*Work item*
Working from the top of the records below, reproduce each line exactly, ending once you have written the line containing "Three quantum embedding".

Collected data:
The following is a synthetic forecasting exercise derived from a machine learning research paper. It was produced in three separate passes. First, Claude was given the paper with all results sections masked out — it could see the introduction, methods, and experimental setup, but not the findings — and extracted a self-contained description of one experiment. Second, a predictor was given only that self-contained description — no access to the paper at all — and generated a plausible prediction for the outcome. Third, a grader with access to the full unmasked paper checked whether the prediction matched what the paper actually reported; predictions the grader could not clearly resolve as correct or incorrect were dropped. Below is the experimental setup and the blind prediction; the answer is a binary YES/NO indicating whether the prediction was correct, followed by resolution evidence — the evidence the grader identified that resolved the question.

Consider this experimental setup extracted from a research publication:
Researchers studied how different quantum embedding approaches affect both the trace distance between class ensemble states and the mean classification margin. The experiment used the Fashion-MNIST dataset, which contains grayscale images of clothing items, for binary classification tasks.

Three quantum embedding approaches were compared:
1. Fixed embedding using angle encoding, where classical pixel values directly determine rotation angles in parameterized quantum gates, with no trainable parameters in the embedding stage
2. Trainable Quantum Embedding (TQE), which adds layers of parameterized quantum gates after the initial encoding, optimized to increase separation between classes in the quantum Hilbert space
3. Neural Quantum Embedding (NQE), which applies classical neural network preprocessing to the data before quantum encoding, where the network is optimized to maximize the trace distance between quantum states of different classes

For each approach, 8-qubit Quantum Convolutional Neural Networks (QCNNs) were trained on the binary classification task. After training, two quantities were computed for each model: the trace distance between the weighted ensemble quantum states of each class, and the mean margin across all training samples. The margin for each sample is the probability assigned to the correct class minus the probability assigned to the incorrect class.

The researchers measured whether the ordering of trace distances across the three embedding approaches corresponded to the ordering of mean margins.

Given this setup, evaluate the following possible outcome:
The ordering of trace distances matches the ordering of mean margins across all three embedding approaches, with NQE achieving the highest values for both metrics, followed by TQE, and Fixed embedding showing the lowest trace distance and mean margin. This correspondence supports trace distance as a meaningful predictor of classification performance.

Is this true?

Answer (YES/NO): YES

*Answer area*
The following is a synthetic forecasting exercise derived from a machine learning research paper. It was produced in three separate passes. First, Claude was given the paper with all results sections masked out — it could see the introduction, methods, and experimental setup, but not the findings — and extracted a self-contained description of one experiment. Second, a predictor was given only that self-contained description — no access to the paper at all — and generated a plausible prediction for the outcome. Third, a grader with access to the full unmasked paper checked whether the prediction matched what the paper actually reported; predictions the grader could not clearly resolve as correct or incorrect were dropped. Below is the experimental setup and the blind prediction; the answer is a binary YES/NO indicating whether the prediction was correct, followed by resolution evidence — the evidence the grader identified that resolved the question.

Consider this experimental setup extracted from a research publication:
Researchers studied how different quantum embedding approaches affect both the trace distance between class ensemble states and the mean classification margin. The experiment used the Fashion-MNIST dataset, which contains grayscale images of clothing items, for binary classification tasks.

Three quantum embedding approaches were compared:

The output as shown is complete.